The Macro: The AI Industry Has a Data Quality Problem It Does Not Like Talking About
I have spent the last year watching AI companies sprint toward increasingly realistic voice and video generation. The demos are stunning. The results in production are often less stunning. And when you dig into why, the answer almost always comes back to training data.
The first wave of generative AI was built on text. Text is plentiful. The internet is a giant text corpus, and while there are licensing questions, the raw material was abundant enough to build foundation models without bespoke data collection. Voice and video are fundamentally different. You cannot just scrape podcasts and YouTube clips without running into consent issues, quality inconsistencies, and the kind of legal exposure that makes investors nervous. The models that sound most human were trained on data that was carefully collected, not passively harvested.
This is a supply chain problem. The AI labs building voice models, ElevenLabs, Resemble, PlayHT, Cartesia, and the growing list of startups building expressive speech synthesis, all need diverse, high-quality, rights-cleared audio data. Accents, emotional range, different speaking contexts, conversational versus formal, sales calls versus casual chats. The models are only as expressive as their training sets. And right now, the training sets are bottlenecked.
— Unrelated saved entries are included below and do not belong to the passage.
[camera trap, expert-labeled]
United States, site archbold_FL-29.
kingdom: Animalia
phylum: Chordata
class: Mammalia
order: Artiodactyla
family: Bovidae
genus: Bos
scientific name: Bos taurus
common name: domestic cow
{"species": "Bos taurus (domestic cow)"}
The same dynamic is playing out in video. Runway, Pika, Kling, and others are building video generation models that need human movement, facial expression, and gesture data. Synthetic data helps, but it has limits. Models trained only on synthetic data tend to produce outputs that look subtly wrong in ways that are hard to debug.
Scale AI built a massive business on the premise that data labeling is the picks-and-shovels play for machine learning. That thesis proved correct. The question now is whether the same thesis applies one layer deeper, to the raw data collection itself, particularly for modalities where quality and consent are non-negotiable.
The Micro: A Caltech Dropout and a Harvard Researcher Walk Into a Recording Studio
Liva AI collects authentic, rights-cleared voice and video datasets for companies developing realistic AI models. They capture diverse accents, emotional ranges, and varied contexts including sales calls, interviews, and casual conversations. The data is collected in-house with high production quality through a combination of crowdsourcing and partnerships. This is not scraping. This is structured data collection with consent built into the process from day one.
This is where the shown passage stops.